Below is a block of records. Copy every line in it that contains the word "CÔNG".

** Listed records follows **

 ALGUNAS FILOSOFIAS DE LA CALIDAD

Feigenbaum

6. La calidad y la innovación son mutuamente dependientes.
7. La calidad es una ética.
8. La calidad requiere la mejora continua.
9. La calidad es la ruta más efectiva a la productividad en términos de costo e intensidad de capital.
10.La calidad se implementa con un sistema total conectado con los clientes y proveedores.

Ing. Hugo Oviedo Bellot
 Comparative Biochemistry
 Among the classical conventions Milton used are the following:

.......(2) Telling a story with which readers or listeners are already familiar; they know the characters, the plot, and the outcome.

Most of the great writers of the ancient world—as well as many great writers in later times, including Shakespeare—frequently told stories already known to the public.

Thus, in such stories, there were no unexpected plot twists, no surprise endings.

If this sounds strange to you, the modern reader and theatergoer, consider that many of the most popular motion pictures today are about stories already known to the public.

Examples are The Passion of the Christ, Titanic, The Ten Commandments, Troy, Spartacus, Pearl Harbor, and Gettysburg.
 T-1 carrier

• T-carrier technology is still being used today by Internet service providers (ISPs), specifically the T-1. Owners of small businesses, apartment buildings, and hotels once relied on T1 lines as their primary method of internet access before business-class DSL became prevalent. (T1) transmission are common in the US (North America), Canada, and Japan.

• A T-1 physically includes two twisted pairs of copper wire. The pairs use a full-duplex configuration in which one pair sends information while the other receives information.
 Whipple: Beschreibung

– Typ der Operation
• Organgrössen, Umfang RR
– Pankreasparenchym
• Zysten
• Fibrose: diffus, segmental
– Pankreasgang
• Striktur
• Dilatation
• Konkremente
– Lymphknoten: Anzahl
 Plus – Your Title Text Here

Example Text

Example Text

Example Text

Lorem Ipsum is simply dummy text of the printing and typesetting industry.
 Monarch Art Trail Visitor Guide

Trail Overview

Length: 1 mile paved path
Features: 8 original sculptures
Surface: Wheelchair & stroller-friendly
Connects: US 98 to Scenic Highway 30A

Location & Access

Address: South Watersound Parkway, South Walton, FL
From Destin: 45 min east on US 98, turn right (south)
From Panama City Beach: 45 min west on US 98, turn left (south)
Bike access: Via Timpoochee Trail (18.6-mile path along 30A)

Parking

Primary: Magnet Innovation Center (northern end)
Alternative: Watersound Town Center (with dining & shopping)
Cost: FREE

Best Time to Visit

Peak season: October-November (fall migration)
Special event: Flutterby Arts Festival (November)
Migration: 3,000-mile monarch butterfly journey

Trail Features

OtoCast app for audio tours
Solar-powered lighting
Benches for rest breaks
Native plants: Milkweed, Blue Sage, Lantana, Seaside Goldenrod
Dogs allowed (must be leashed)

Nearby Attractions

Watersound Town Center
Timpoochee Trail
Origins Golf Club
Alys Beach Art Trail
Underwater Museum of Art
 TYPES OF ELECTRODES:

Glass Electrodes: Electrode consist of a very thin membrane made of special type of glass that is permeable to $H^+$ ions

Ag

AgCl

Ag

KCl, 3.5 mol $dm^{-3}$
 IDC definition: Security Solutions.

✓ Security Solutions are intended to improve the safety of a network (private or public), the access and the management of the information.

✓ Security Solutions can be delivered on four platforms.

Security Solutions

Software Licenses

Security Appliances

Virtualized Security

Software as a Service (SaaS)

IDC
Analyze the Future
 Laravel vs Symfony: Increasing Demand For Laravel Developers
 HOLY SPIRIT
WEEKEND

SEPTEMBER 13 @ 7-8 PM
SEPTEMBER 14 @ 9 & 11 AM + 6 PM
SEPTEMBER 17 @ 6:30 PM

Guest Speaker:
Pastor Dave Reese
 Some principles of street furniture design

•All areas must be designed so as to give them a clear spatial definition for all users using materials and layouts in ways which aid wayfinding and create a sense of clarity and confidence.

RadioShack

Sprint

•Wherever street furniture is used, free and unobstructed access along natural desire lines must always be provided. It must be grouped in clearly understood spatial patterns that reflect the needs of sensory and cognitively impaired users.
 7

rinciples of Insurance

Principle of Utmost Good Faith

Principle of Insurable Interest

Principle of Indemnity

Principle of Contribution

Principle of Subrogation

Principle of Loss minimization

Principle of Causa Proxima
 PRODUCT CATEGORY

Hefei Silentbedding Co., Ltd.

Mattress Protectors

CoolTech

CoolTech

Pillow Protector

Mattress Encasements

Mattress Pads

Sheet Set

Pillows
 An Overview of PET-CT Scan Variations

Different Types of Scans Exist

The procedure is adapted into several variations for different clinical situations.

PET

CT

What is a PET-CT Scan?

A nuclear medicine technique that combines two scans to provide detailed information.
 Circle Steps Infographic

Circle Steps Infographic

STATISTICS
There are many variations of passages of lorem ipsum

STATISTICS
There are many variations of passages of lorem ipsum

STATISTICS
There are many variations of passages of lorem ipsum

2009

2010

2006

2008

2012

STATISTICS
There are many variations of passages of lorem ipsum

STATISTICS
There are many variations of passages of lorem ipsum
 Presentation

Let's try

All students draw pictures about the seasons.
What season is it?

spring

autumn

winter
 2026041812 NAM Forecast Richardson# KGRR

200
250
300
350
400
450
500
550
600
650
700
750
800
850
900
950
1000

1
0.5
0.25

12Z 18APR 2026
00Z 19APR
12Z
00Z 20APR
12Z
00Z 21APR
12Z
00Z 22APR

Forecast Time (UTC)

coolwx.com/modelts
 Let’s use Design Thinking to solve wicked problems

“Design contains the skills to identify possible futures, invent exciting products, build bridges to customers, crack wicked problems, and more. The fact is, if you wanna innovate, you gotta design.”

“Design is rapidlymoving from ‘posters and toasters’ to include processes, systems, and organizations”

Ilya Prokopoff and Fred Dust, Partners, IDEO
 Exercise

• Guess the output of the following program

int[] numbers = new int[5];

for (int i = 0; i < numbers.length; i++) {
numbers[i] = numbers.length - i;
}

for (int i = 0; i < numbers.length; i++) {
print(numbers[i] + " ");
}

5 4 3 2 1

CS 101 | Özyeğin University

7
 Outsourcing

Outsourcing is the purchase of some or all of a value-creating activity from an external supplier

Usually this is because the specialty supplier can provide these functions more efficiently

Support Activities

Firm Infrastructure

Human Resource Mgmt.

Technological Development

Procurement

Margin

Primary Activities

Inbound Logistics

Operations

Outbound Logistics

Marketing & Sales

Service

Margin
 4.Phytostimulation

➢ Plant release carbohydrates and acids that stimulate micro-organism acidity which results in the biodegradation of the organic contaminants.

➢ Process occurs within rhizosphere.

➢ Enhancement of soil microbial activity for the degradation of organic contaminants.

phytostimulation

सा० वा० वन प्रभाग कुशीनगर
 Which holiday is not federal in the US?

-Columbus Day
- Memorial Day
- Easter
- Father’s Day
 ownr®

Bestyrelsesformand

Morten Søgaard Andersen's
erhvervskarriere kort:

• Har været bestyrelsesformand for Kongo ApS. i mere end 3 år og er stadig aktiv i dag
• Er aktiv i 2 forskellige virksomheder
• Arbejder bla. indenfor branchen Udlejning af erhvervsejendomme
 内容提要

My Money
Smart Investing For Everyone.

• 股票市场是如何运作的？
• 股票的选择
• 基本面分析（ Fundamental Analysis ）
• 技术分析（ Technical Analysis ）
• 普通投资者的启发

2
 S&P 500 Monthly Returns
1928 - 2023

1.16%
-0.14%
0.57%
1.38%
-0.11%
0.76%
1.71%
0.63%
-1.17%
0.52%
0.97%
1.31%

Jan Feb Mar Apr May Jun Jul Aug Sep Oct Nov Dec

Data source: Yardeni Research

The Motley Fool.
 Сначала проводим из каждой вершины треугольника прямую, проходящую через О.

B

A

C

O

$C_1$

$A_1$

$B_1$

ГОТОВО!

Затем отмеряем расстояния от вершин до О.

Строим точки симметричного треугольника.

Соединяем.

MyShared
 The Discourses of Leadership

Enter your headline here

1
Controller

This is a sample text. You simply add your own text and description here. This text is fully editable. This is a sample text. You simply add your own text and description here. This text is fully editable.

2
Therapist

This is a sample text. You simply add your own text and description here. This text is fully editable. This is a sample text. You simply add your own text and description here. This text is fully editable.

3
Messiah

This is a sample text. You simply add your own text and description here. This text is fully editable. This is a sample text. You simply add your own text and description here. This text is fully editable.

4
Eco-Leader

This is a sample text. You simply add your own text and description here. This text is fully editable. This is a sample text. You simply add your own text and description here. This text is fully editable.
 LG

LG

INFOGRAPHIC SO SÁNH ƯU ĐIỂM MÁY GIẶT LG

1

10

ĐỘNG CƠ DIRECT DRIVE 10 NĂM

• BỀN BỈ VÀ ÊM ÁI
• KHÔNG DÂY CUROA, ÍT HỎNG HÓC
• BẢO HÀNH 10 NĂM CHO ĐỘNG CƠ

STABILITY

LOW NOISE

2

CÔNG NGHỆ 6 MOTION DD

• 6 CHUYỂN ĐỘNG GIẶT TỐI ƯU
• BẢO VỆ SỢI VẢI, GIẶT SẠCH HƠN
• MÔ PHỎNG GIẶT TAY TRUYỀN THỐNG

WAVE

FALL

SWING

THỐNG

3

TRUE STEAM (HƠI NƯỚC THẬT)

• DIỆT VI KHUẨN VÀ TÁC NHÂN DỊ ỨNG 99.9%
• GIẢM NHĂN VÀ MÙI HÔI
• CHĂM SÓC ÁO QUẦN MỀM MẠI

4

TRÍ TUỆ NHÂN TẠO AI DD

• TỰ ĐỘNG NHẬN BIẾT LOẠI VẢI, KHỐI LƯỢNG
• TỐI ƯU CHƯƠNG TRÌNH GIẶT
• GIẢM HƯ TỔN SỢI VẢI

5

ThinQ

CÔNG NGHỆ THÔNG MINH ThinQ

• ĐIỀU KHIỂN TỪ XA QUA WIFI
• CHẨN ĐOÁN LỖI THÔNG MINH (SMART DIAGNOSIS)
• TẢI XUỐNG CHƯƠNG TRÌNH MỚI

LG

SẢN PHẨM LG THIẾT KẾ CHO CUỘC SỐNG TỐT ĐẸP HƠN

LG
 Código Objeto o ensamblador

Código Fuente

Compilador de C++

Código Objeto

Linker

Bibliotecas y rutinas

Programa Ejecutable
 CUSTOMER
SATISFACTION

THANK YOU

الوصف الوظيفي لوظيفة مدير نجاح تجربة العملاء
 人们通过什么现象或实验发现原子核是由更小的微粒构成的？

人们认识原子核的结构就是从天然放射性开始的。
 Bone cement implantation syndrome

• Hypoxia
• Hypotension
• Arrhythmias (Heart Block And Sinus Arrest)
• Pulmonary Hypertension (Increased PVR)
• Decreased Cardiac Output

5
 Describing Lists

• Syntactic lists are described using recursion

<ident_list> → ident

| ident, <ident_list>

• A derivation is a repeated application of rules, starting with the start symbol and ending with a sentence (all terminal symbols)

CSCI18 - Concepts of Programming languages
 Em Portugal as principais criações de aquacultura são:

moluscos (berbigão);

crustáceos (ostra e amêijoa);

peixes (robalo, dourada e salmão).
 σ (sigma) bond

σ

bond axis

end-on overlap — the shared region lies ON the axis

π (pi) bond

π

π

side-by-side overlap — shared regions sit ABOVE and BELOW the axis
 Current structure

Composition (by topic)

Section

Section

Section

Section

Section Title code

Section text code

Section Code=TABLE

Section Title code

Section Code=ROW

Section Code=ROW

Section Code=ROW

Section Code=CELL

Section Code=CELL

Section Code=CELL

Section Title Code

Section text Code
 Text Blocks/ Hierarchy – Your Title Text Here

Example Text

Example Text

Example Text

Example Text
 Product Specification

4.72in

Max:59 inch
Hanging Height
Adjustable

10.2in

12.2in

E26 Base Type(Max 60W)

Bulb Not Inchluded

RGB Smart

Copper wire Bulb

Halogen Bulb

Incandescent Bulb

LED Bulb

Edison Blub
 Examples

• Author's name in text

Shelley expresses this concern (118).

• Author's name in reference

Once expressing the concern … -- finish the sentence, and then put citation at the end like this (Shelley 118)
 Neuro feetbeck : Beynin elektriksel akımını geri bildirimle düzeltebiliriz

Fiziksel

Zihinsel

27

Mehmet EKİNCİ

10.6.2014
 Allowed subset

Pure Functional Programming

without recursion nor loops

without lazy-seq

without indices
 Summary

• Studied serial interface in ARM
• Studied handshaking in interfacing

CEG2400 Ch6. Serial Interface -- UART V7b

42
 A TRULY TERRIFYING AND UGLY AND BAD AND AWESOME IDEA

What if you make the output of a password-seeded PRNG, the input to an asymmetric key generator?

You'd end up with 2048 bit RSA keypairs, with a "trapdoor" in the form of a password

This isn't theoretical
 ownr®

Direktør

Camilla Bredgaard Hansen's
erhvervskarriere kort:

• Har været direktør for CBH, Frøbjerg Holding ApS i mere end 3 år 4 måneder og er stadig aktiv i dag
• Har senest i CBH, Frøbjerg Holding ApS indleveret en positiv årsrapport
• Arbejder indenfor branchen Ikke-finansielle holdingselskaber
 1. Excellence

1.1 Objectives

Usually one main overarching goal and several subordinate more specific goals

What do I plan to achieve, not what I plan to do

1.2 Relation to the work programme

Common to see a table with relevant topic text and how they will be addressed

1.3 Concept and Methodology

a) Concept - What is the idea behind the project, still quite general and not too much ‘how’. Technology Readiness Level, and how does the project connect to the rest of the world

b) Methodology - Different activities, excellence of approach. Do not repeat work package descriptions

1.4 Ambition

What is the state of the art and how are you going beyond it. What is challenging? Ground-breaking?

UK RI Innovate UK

** End of Listed records **

• [Exercise result]:
CÔNG NGHỆ 6 MOTION DD
CÔNG NGHỆ THÔNG MINH ThinQ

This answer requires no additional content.